__Page text__:
The new hybrid has gained a larger grille, a design unique to the line, special front and rear bumpers, front and rear lights, chrome side sill moldings, and eco-spoke alloy wheel designs. The expected hybrid “blue drive” badging is also present.
Inside, the Sonata Hybrid offers one of the largest cabins in its class. Notably, the cabin size is so large that the EPA rates this sedan as a “full size” model. And you still have the larger Azera, Genesis and Equus to consider!
The cabin is smartly and elegantly laid out with all controls at the ready and easy to decipher. I especially appreciated the uncluttered center console with its easy-to-read navigation screen on top, followed by knobs and switches to operate the audio and climate control systems.
At the base of the console is a covered compartment, where two USB ports, a 12-volt outlet, and an auxiliary input port are present. A dedicated smartphone cubby sits in front of the compartment for easy connectivity. The transmission shifter, electronic parking brake, two cup holders and a covered storage compartment split the front seats. Each door comes with storage pockets and cup holders; two additional cup holders are in the rear middle seat position.

__Provided information__:

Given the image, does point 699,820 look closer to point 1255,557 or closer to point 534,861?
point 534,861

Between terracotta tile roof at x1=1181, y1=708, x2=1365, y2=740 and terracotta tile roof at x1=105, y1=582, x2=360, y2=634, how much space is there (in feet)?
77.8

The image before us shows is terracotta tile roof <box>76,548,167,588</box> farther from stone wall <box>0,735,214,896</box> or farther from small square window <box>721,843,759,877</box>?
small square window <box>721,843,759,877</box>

* * *

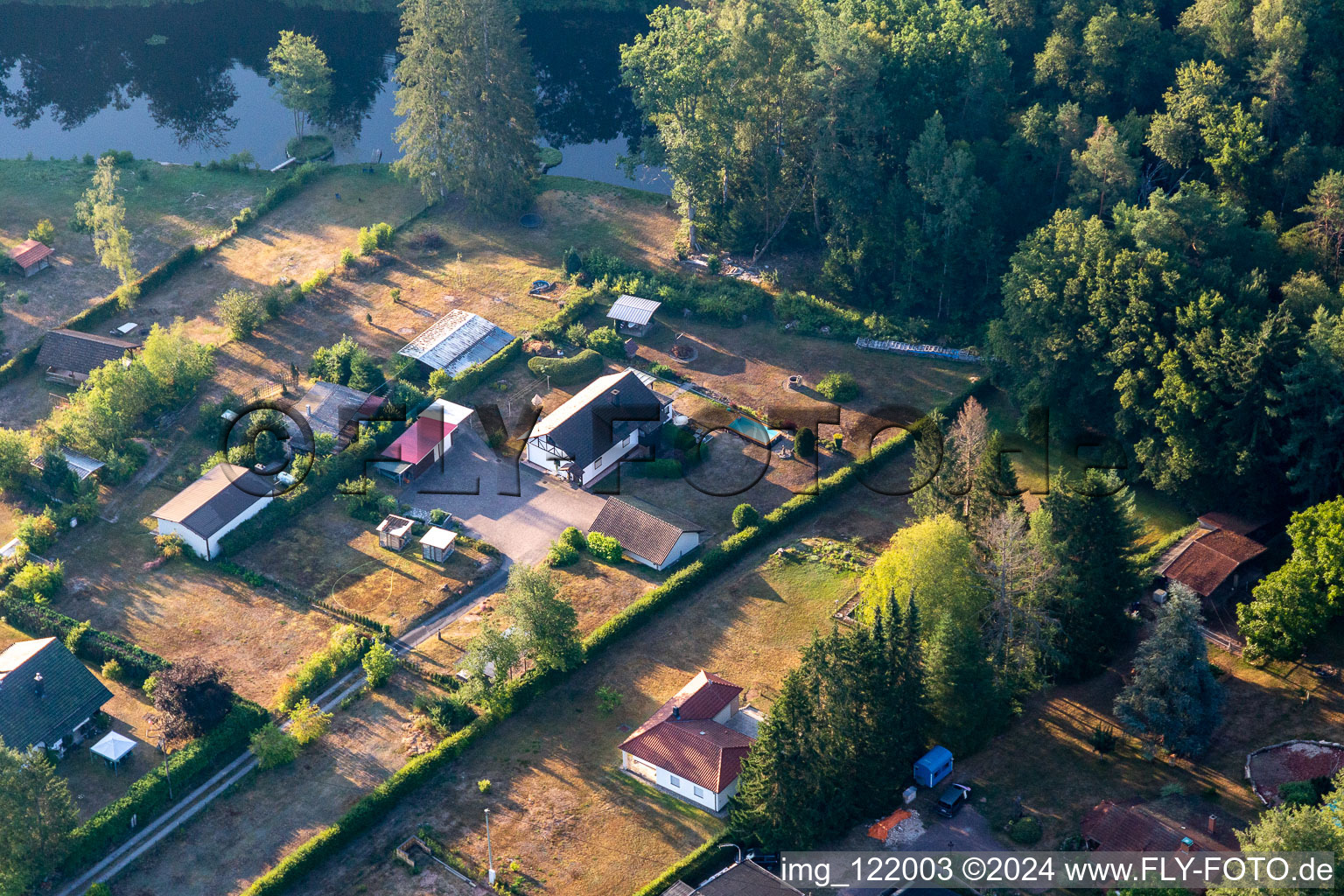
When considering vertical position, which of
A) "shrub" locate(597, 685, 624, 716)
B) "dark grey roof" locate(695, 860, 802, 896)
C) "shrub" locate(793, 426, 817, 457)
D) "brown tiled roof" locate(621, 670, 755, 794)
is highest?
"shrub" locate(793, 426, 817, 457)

__Required work__:
In the Sonata Hybrid text, copy the part between "The cabin is" and "middle seat position.", inclusive, swapping "cup holders" for "beverage holders" throughout.

__Answer for this exercise__:
The cabin is smartly and elegantly laid out with all controls at the ready and easy to decipher. I especially appreciated the uncluttered center console with its easy-to-read navigation screen on top, followed by knobs and switches to operate the audio and climate control systems.
At the base of the console is a covered compartment, where two USB ports, a 12-volt outlet, and an auxiliary input port are present. A dedicated smartphone cubby sits in front of the compartment for easy connectivity. The transmission shifter, electronic parking brake, two beverage holders and a covered storage compartment split the front seats. Each door comes with storage pockets and beverage holders; two additional beverage holders are in the rear middle seat position.